Single-use verses quality surgical instruments – what’s the true value?

Todays disposable world even reaches as far as the operating theatre. A question that surgeons, nurses, theatre practitioners, CSSD departments must answer is, "What is more cost effective; single-use surgical instruments or re-useable quality made instruments?" Sterilisation departments have changed dramatically over the past 10 years moving away from the small operating theatre cleaning and repair rooms with "little-sister" autoclaves, to massive, out-sourced sterilisation departments, often built miles away from the local hospital. These stand-alone, sterilisation businesses have changed the way that many operating theatre's now work with instruments. The time taken to move used instruments to the sterilisation department, for them to be cleaned and re-sterilised and returned to the hospital, is often days. Hence the need to have more instrument sets or to rely on single-use instrument packs. However, what is the true value to surgical instruments, both re-useable and single-use. What is the economic and environmental impact to society of these devices? After all, surgical instruments are largely made of medical grade steel and even tungsten, which then go into land-fill after just one use! And who makes surgical instruments so cheaply that they cost less to buy than to re-sterilise? One can rightly assume that a fair proportion of this is down to child labour and low wages. Meanwhile, the actual skill of hand-finishing and sharpening the tungsten insert on a Gorney-Freeman face lift scissor (for example) at the Snowden Pencer plant in Tucker, Georgia, USA is a dying engineering job.
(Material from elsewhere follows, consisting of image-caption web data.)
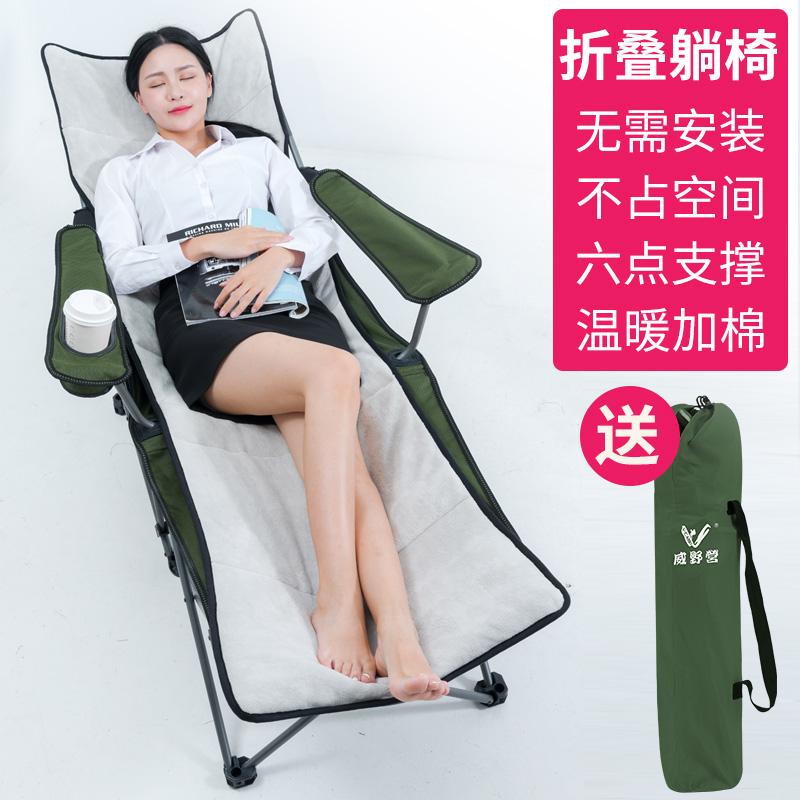 威野营折叠午休床办公室躺椅单人简易便携午睡多功能行军陪护椅子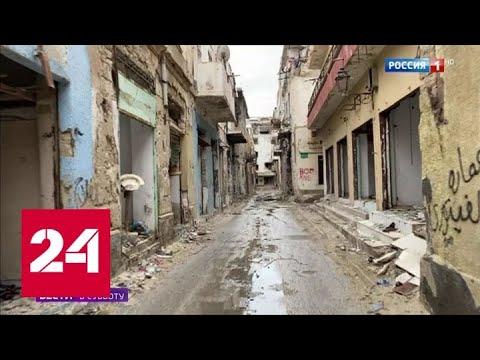 Корреспондент ВГТРК пробрался туда, куда мечтают попасть все репортеры - Россия 24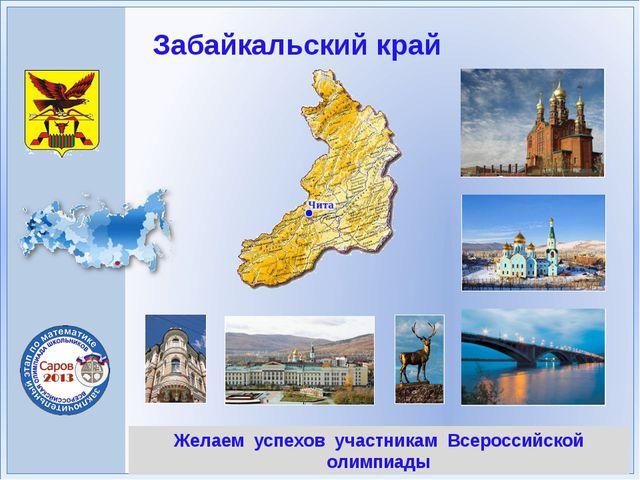 Желаем успехов участникам Всероссийской олимпиады Забайкальский край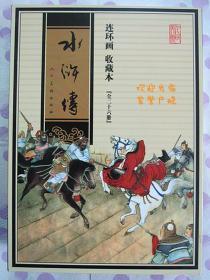 正品 名家 经典 人美 水浒传 连环画 收藏本 老版再版 墨浪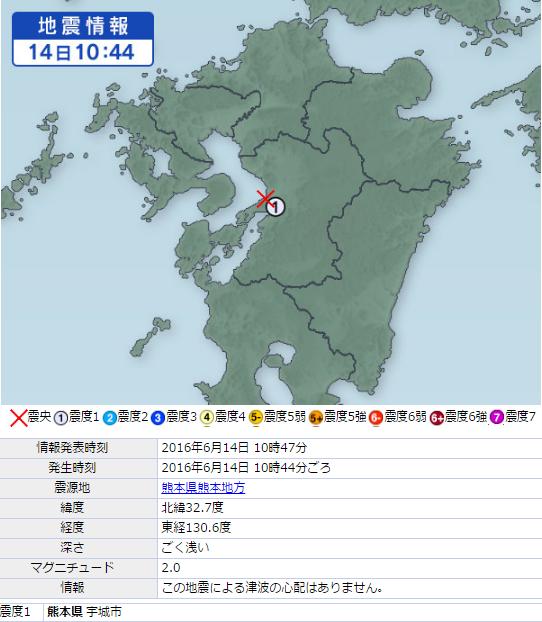 15日地震③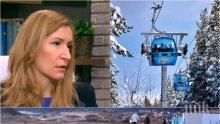 БИТКАТА ЗА ПИРИН: Министър Ангелкова с важни подробности за Банско - може ли все пак да има втори лифт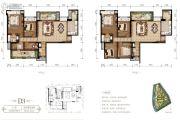 东原・观天下3室2厅2卫128平方米户型图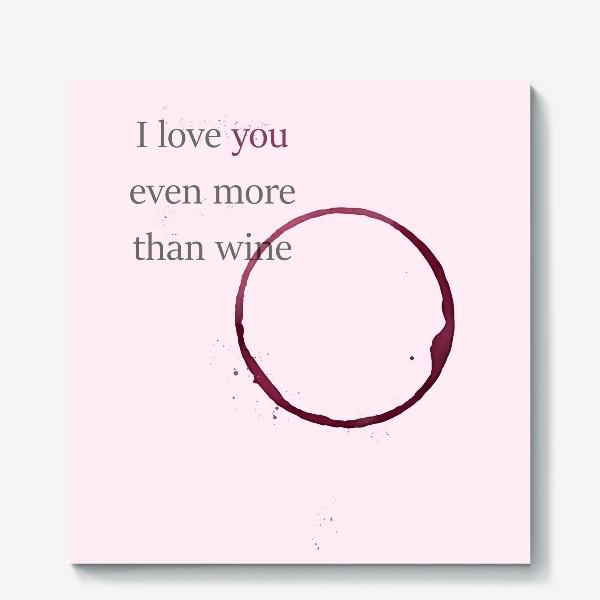 Холст «Я люблю тебя даже больше, чем вино»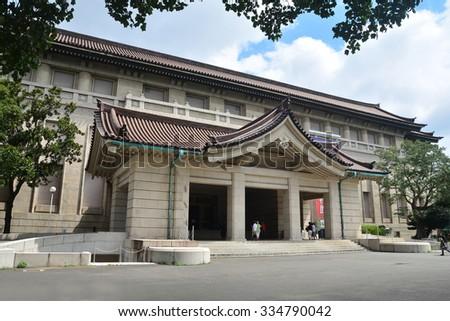 TOKYO, JAPAN - August 23, 2015: Tokyo National Museum in Ueno park of Tokyo, Japan - stock photo
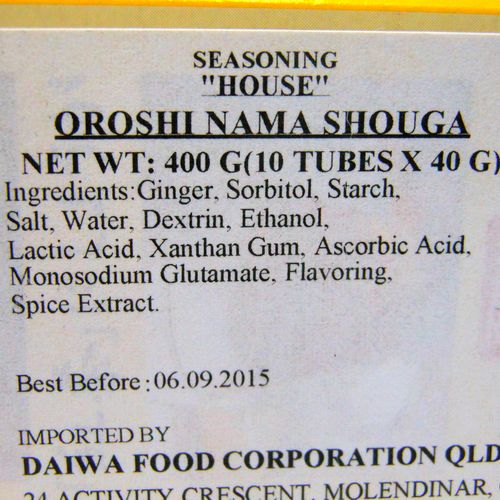 House Oroshi Nama Shouga (Grated fresh ginger)43g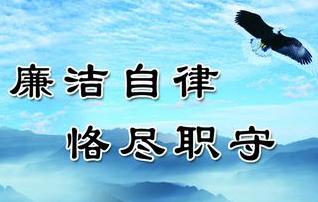 """广饶县:廉政谈话筑牢廉洁""""防火墙"""""""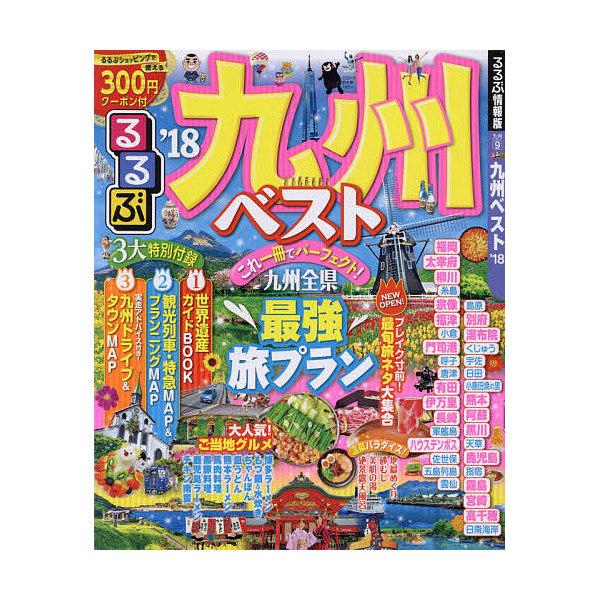 るるぶ九州ベスト '18/旅行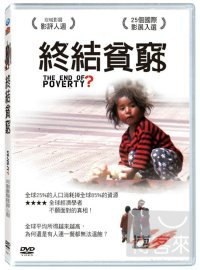 終結貧窮(家用版) The end of poverty? /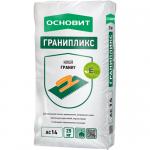 Клей керамогранита и камня ОСНОВИТ Т-14 (AC14) ГРАНИПЛИКС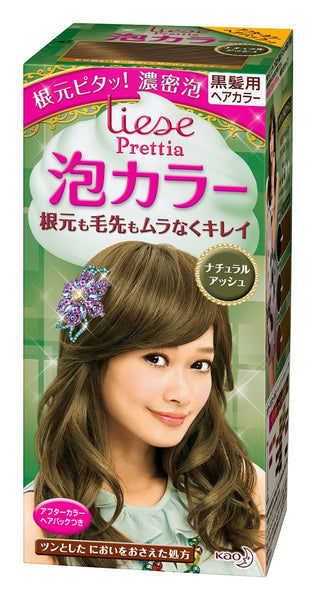 Kao Prettia Bubble Hair Color Natural Ash Brown (box slightly damaged)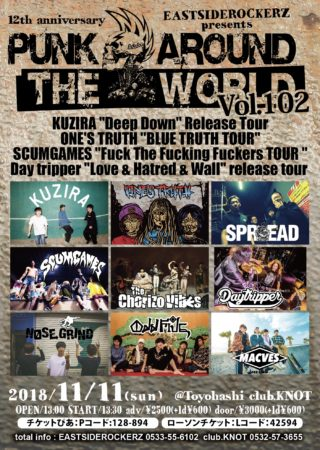EASTSIDEROCKERZ prePUNK AROUND THE WORLD VOL.102~12th anniversary~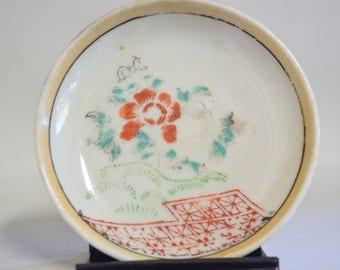 Inban 6002 inban, plate, bowl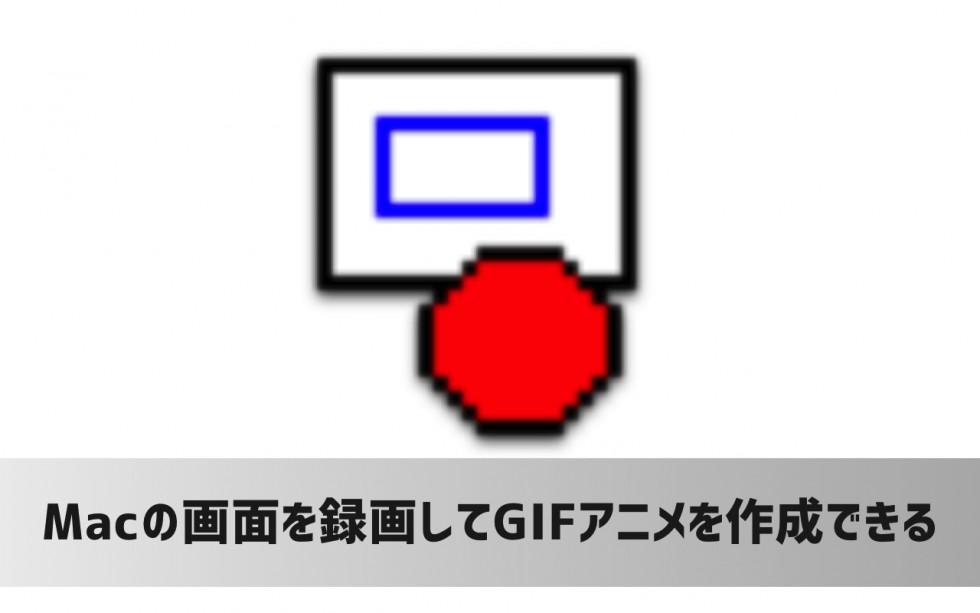 無料で便利!Macの画面を録画してGIFアニメを作成できるアプリ「licecap」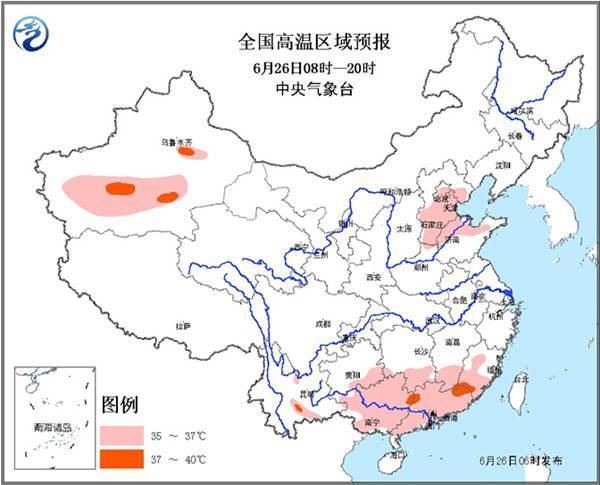 高温黄色预警:广东江西福建最高温可达39℃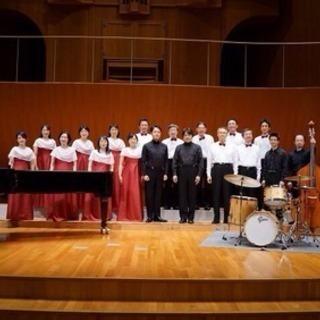 混声合唱団コーロミストステッラクリスマス演奏会(第4回定期演奏会)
The last two Snowden Pencer skilled instrument technicians are destined to be lost if and when Becton Dickinson, the current owners, finally close the plant down. This will be a sad loss, not only for historical reasons, but for all surgeons who are passionate about the tools of their trade. The old adage "a bad workman blames his tools" is not one I hear to often in the operating theatre's, however perhaps that will all change when the single-use instruments have replaced the care, attention, love and skills that use to go into a high quality surgical tool.